Once you’ve opened the appointment or event in question, also open your computer’s My Documents.  Go to the file you want to attach to an appointment.  Highlight it and click Copy.  Then move back into the Notes space for your appointment and click Paste.  It’s that easy.

Links work just the same way.

Now say it’s an appointment or event out of the house.  Say the hostess sent you some e-mail saying that you’re supposed to bring a salad or gargoyle wings for the school play, and you don’t want to forget, but you don’t want to have to go fishing for that information in your inbox again.  If you’re using Outlook Mail, you simply highlight that e-mail, Copy, and Paste into your appointment notes, just as for a link or Word document.  That’s pretty painless, right?

3.  You can merge all your e-mail so that you don’t have to constantly be checking (or like me, neglecting to check) various accounts.
This is one I understand less about, so bear with me, and as I learn more, I’ll pass it on or update this post.

I, for example, have an e-mail for my business life, the e-mail that I’ve been using for 10 years with my maiden name on it and where I get most of my bill notifications, and then an e-mail where I get most of my homeschool stuff due to The Great Attempt to Use My Middle Name Debacle of 2009.

Some people might say, “Michelle, why don’t you just switch everything over to one e-mail account?” but that’s just crazytalk and makes entirely too much sense.

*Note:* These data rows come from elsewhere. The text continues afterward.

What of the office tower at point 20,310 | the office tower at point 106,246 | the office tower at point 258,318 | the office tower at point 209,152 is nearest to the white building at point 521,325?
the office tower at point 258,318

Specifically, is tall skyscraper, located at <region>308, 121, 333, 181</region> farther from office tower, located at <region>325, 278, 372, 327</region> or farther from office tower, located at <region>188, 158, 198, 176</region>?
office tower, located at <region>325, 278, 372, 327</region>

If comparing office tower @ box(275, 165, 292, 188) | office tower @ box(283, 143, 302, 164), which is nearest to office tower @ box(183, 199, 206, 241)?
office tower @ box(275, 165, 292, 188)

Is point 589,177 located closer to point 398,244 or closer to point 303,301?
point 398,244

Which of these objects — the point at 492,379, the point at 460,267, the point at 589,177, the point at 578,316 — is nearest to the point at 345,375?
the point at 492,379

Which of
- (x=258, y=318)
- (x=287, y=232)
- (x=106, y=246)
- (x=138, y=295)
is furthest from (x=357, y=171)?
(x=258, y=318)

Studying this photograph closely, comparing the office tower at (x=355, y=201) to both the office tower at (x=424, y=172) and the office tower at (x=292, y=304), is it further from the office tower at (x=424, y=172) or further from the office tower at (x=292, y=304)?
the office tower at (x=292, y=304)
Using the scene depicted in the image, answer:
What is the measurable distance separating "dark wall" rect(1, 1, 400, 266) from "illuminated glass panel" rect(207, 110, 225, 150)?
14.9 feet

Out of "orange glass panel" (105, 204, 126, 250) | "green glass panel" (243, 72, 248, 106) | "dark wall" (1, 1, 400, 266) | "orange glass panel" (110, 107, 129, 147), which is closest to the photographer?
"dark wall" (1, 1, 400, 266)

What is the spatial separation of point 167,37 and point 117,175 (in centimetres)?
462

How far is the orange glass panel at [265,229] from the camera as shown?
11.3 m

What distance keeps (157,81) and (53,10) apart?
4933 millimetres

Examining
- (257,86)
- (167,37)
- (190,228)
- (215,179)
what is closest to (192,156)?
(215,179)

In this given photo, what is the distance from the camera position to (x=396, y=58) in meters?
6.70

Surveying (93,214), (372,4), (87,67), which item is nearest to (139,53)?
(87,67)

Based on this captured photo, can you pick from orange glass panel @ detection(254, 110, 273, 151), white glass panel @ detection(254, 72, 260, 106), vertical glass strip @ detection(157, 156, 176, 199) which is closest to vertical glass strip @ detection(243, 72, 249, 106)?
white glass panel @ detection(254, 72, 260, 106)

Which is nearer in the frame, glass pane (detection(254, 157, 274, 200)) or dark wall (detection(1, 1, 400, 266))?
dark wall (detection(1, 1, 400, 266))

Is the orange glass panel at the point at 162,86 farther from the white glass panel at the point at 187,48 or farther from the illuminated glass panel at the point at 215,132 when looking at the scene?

But in all seriousness, even if I could just migrate to a nice, simple e-mail that uses my married name and *sigh* just my first name, I still would want to keep it separate from my business stuff, just because delivering projects from an e-mail like just kind of undermines my professionalism a wee bit.  Even sending things from a very professional-sounding Yahoo! address is frowned on; plus, I’ve got a website for my services and I use that domain name for…and well, I just want to keep my double lives separate, ok?  Okay.

So if you have multiple accounts due your secret life in the CIA or whatever, you can send all your e-mail to one place (and have it all pop up on your phone) by using Outlook.

I’m going to leave it to the fine experts to explain how to set up your free Yahoo! or free Hotmail account in Outlook; however, I will say that I’m still working on this.  If I figure it all out, I’ll let you know.

More tricks and tips on using Outlook to follow soon!

Do you have any great, yet simple, tips for organizing your homeschool or household?  Do tell!